CANTERBURY, Conn. — A battle over integrating classrooms began in Connecticut long before the landmark Brown v. Board of Education decision by the U.S. Supreme Court.
Prudence Crandall is known as the heroine of Connecticut, with a statue memorializing Crandall and a Black student sitting in the state capitol.
In a groundbreaking move, 28-year-old Crandall admitted two Black students into her school, Sarah Harris and Mariah Davis.
Joanie DeMartino, museum curator and site superintendent of the Prudence Crandall Museum and National Historic Landmark, shared how the freed women started their education despite Connecticut still permitting slavery.
DeMartino said Davis came to Canterbury from Boston and was working as Crandall’s household assistant; she’d also sit in on Crandall’s classes when she had completed her daily tasks.
Harris’ family had moved from Norwich to Canterbury to become farmers.
Harris’s husband, Charles, and her father-in-law William distributed “The Liberator,” an abolitionist newspaper.
Davis would share copies of the newspaper with Crandall and Crandall gained insight into the struggles Black women faced while seeking opportunities for higher education.
Harris was 20 years old and worked as a domestic servant at what was then known as the Jedidiah Shepherd House but dreamed of becoming a teacher.
She took a leap of faith and asked Crandall if she could be admitted to her school.
However, Crandall was not on board with the idea from the jump.
“She’s not sure how the town is going to respond, but she knows and realizes it’s the right thing to do,” DeMartino said. “So, by November of 1832, Sarah Harris becomes a full-time student here at the Canterbury Female Boarding School.”
However, the town did not take too kindly to Harris’ enrollment.

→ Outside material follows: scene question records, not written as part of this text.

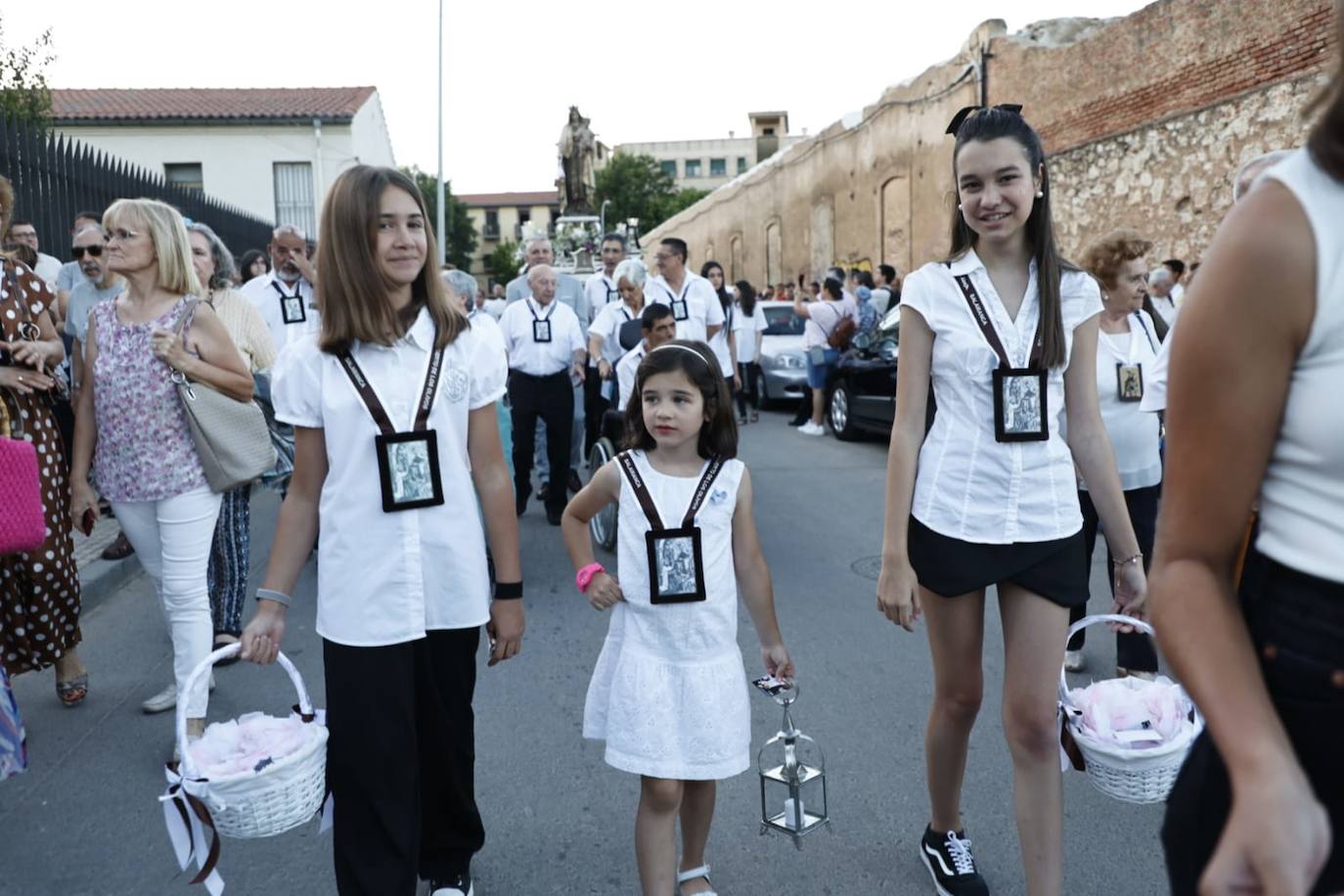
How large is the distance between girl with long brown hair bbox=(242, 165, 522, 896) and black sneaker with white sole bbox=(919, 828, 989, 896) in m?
1.45

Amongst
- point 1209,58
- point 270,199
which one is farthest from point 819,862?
point 270,199

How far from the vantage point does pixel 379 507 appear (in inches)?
106

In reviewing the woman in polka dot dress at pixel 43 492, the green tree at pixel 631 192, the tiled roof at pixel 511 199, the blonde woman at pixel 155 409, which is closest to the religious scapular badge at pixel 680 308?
the blonde woman at pixel 155 409

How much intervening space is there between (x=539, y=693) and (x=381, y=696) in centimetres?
222

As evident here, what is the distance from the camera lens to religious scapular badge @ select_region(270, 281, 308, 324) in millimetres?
7418

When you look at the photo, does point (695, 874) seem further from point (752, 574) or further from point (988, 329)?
point (988, 329)

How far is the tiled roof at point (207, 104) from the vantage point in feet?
111

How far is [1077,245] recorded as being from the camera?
16469 mm

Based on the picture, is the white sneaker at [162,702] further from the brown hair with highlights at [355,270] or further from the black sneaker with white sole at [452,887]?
the brown hair with highlights at [355,270]

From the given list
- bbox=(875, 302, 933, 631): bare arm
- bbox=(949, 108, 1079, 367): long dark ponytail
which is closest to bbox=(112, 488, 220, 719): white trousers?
bbox=(875, 302, 933, 631): bare arm

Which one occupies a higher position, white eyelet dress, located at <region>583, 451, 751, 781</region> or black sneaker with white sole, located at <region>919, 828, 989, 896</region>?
white eyelet dress, located at <region>583, 451, 751, 781</region>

DeMartino said the townspeople pressured Crandall to expel the two young ladies.
In response to Harris and Davis’ enrollment, the Connecticut legislature created the “Black Law,” which outlawed schools from teaching Black students without the town’s permission.
“Prudence Crandall was arrested a month after the Black Law was passed,” De Martino said. “She spent one night in jail. Abolitionists were ready to pay her bonds down because they were supporting the school.”
Despite not being supported in Connecticut, Crandall gained international support as she went through three trials for breaking the Black Law.
DeMartino said Crandall left her sister to run the school and then contacted the Liberator for help reaching out to Black ministers in New York City, Philadelphia, and Providence to spread the word about her school to families who could afford it.
“When she returns to Canterbury after visiting all these cities throughout February, she closes her school down for white students in March and then reopens April 1, 1883, for young Black and brown students to attend,” DeMartino said.
In May of 1833, 16-year-old Eliza Hammond of Providence, RI, became the first Black student to be admitted to the school once it reopens. Still, not long after her arrival, the community made it clear they did not welcome Black students with escalating threatening behavior.
DeMartino said community members contaminated the school’s water well with horse manure, committed animal abuse on the school’s property, and even set the school on fire while students were still inside the building in 1834.
Following the fire in 1894, Crandall decided to close her school because she couldn’t guarantee the safety of her students.
She went on to get married and moved around to Illinois, Kansas, and New York, where she continued her involvement in progressive movements.
However, Crandall’s legacy lived through her students, as many of them became educators, abolitionists, and activists in their respective communities.
Of those students, Mary Harris went on to move to New Orleans, where she and her husband worked as teachers.
“They start teaching the newly freed African Americans, and they become so well known as teachers that they are asked to help found a college which at that time was straight College," DeMartino explained. "Mary was teaching in the English department, and her husband Pelman was managing what was called The Normal School, which was the Teacher's College, the teachers' department of that college. But straight college later became Dillard University, a recognized HBCU today."